Joeblade

Swanning Around

Given the way things have been going these last few weeks, I decided it was time to take a break and use up some of my holiday allowance. This means I will be spending the next 11 days swanning around Oxford, drinking lots of coffee from trendy cafés and generally being a bit of a git.

It’s been many years since I went on a proper, traditional holiday; the kind where you pack too much luggage, spend an obscene amount of money on air travel, spend an obscene amount of time stuck in a car on some motorway somewhere in Europe and then get ill from eating some dodgy prawns. However, with full-time employment comes holiday allowance that I’m obliged to take otherwise management at The Company get tetchy. I don’t know why they get tetchy about me not using up my holiday allowance — I would have thought they would have been pleased to have me at work more often — but there you go. Perhaps they just don’t like me, and who could blame them for that, eh?

I needed a break, though. Work had been unusually busy, and combined with various optician/monitor/ntl stresses it was all getting a bit much, so here I am, squatting beneath a tree in the Oxford University Parks trying to prevent greenfly from getting inside my laptop yet simultaneously trying to attract young student girls with that same laptop and the latest copy of Grafik; after all, who can resist the twin attractions of Apple hardware and a young designer complete with figure-hugging jeans and a bit of stubble? OK, so I’m a web designer, and I’m not that young, and the jeans aren’t so much figure-hugging as just too bloody tight and the stubble is only there because I need a new razor, so all in all perhaps my image doesn’t carry quite the same sort of weight but, you know, it’s a start. Oh, and regarding razors and stubble, I feel I should point out to those not in the know that for the first time in approximately four years I no longer have a goatee. It’s quite liberating, if a little chilly when the wind picks up.

Anyway, so far I’ve not had much luck, with either the greenfly or the girls. Perhaps they just can’t see the Apple logo (the girls, that is, not the greenfly). It’s only midday, though, so we’ll see how things go. I may have to whip out the iPod as well if things go badly; I had thought I was on to something earlier, sat in a cafĂ© with a pot of Old Government Java when someone commented on how smart my laptop looked, but the commentator turned out to be about 65 years old. Still, any port in a storm, eh?

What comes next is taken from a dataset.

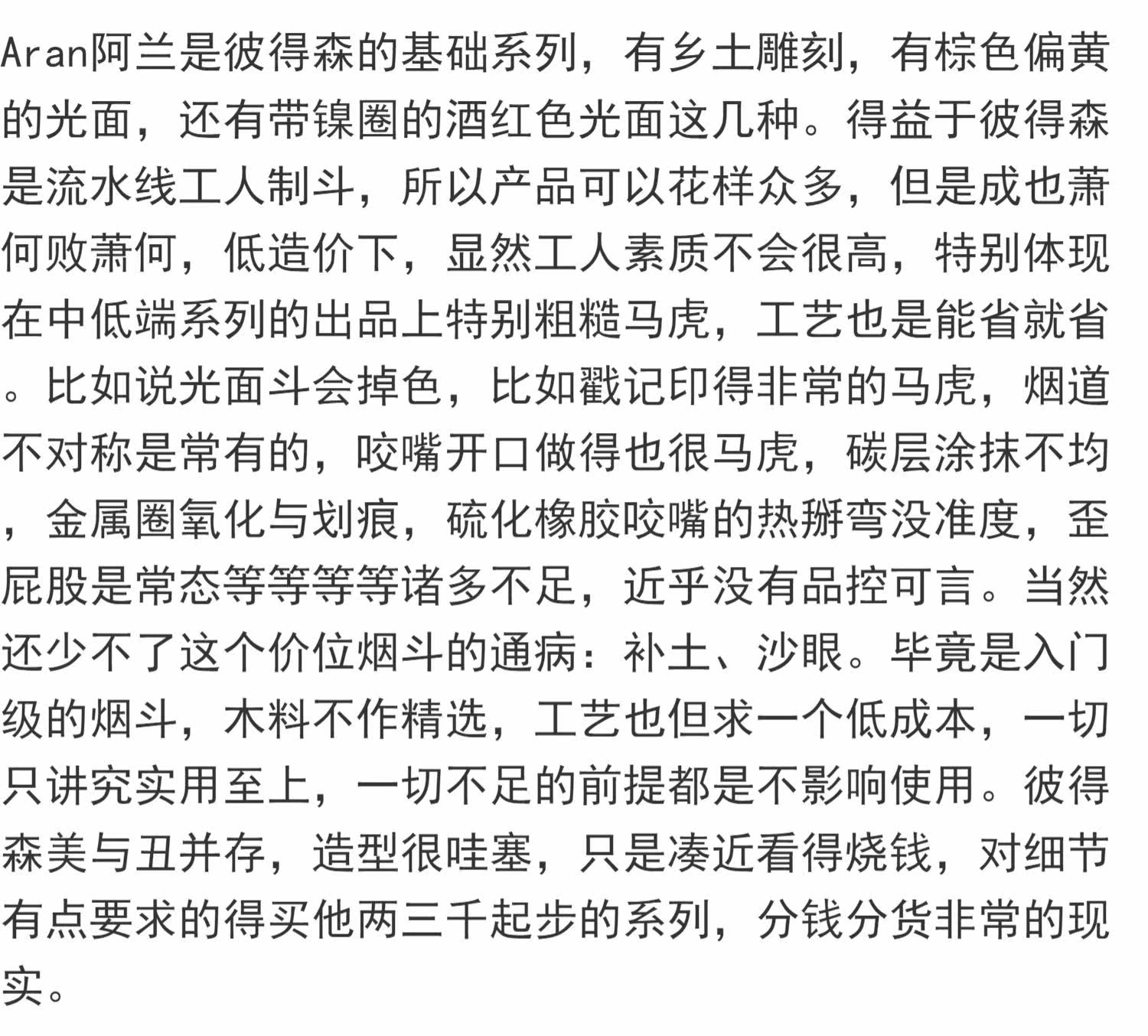 Aran阿兰是彼得森的基础系列，有乡土雕刻，有棕色偏黄的光面，还有带镍圈的酒红色光面这几种。得益于彼得森是流水线工人制斗，所以产品可以花样众多，但是成也萧何败萧何，低造价下，显然工人素质不会很高，特别体现在中低端系列的出品上特别粗糙马虎，工艺也是能省就省。比如说光面斗会掉色，比如戳记印得非常的马虎，烟道不对称是常有的，咬嘴开口做得也很马虎，碳层涂抹不均，金属圈氧化与划痕，硫化橡胶咬嘴的热掰弯没准度，歪屁股是常态等等等等诸多不足，近乎没有品控可言。当然还少不了这个价位烟斗的通病：补土、沙眼。毕竟是入门级的烟斗，木料不作精选，工艺也但求一个低成本，一切只讲究实用至上，一切不足的前提都是不影响使用。彼得森美与丑并存，造型很哇塞，只是凑近看得烧钱，对细节有点要求的得买他两三千起步的系列，分钱分货非常的现实。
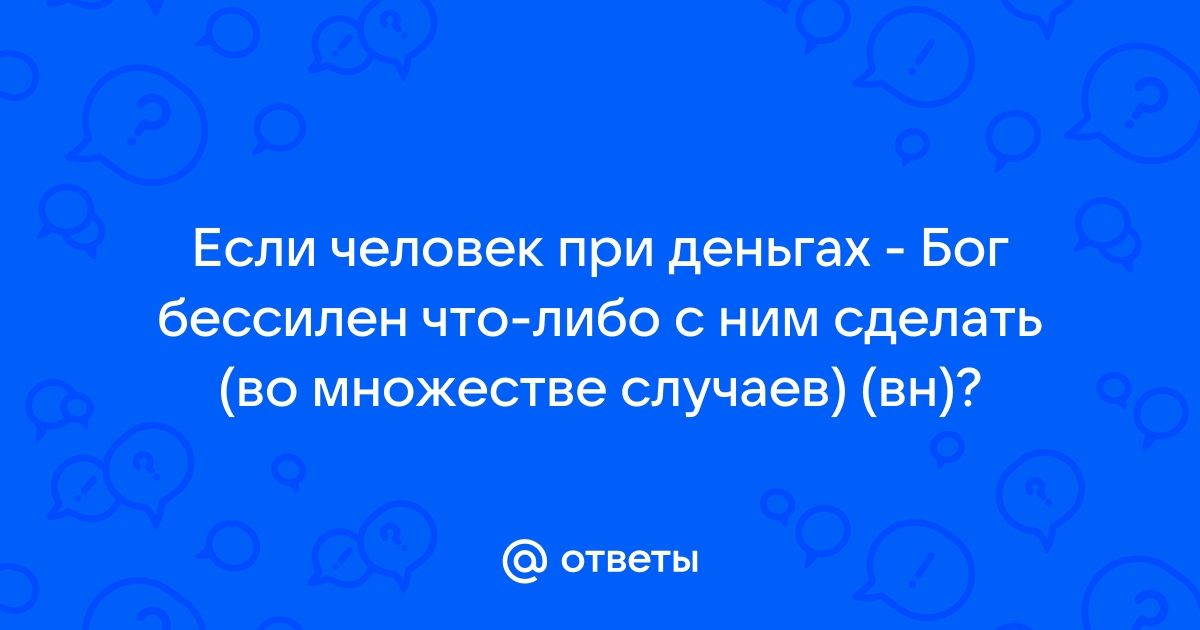 Если человек при деньгах - Бог бессилен что-либо с ним сделать (во множестве случаев) (вн)?

@ ответы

Trying to find lots of things not to do.

I don’t know how usual it is for other people to have this sort of holiday — a simple break from everything, like a much-extended weekend. Some people expressed surprise that I wasn’t going anywhere or had any plans to do anything, and told me I would just get bored, or more usually that they would get bored if they tried to do this themselves, usually on the grounds that there wasn’t anything good on TV during the day. But I really like these sorts of breaks, particularly when the weather is good; I get to take a break from work and I don’t have to spend any money to do it, and more importantly I don’t have to travel anywhere; those who know me will know how much I hate travelling, especially if it’s in a car. Those long claustrophobic hours sat strapped to a chair, trapped on a motorway with the next service station always about 20 miles/20 minutes away no matter how long you travel for.

(As a dedicated non-driver, I’ve started to notice how language differs between us pedestrians and the car drivers. For instance, when a car driver says “It’ll only take about 20–30 minutes to get there” you should assume you’ll be in the car for at least 45 minutes, plus a further ten minutes of windy, bumpy country roads, no matter where you’re going or even if there are any windy, bumpy country roads on the way. If I’m in the car, the driver will always find the windy, bumpy country roads.)

Still no luck attracting any young student girls, though a group of young men did pass by and one of them muttered to the others that I was a ‘geeky twat’. I would have stopped them and made an issue of it, but really, it’s a fair comment.